+++ Reading passage +++
I have a dataframe my_df with 10,000 different CDR3 sequences with different lengths (between 13to18) they comprised from different numbers (0-3)
example of my data :
alfa
20000003331001
200000303323331021
200000100331021
...
my goal is to cluster them by editing distance < 3.
dist_mtx=as.matrix(stringdistmatrix(my_df$alfa,my_df$alfa,method = "lv"))
dist_mtx[dist_mtx>3]=NA
dist_mtx[new_test_2==0]=NA
colnames(dist_mtx) <- dist_mtx$alfa
rownames(dist_mtx) <- dist_mtx$alfa
then created an edge list , while the value represents the editing distance between any 2 sequences:
edge_list <- unique(melt(dist_mtx,na.rm = TRUE,varnames = c('seq1','seq2'),as.is = T))
edge_list=edge_list[!is.na(edge_list$value),]
then created the igraph object :
igraph_obj <- igraph::graph_from_data_frame(edge_list,directed = F,vertices = dist_mtx$alfa)
then i tried numerous methods to try and cluster those sequences with louvain method and im still getting clusters which its members have editing distance > 3 , im aware that it might be because of the connected components. so my questions are :
1) is there a way to cluster to sequences together so that in each cluster the members would be with editing distance < 3 ?
2) is there a way to recognize the cluster centers (HUBS) , tried hubness.score() and assign vertices according to those centers with consideration of the editing distance ?
this is my first post , i will appreciate any help
+++ Records shown +++
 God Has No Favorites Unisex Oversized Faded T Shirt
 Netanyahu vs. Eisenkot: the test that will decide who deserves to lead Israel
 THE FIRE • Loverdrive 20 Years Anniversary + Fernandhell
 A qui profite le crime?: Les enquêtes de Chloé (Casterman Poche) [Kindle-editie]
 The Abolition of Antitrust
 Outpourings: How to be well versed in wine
+++
Directions:
• A. From the forum post on clustering sequences above, output the passage that starts at the words "dist_mtx[dist_mtx>3]=NA" and ends after the words "c('seq1','seq2'),as.is = T))".
• B. In the forum post on clustering sequences, which function did the poster try for recognizing the cluster centers?

Responses per task:
• A.
dist_mtx[dist_mtx>3]=NA
dist_mtx[new_test_2==0]=NA
colnames(dist_mtx) <- dist_mtx$alfa
rownames(dist_mtx) <- dist_mtx$alfa
then created an edge list , while the value represents the editing distance between any 2 sequences:
edge_list <- unique(melt(dist_mtx,na.rm = TRUE,varnames = c('seq1','seq2'),as.is = T))

• B. hubness.score()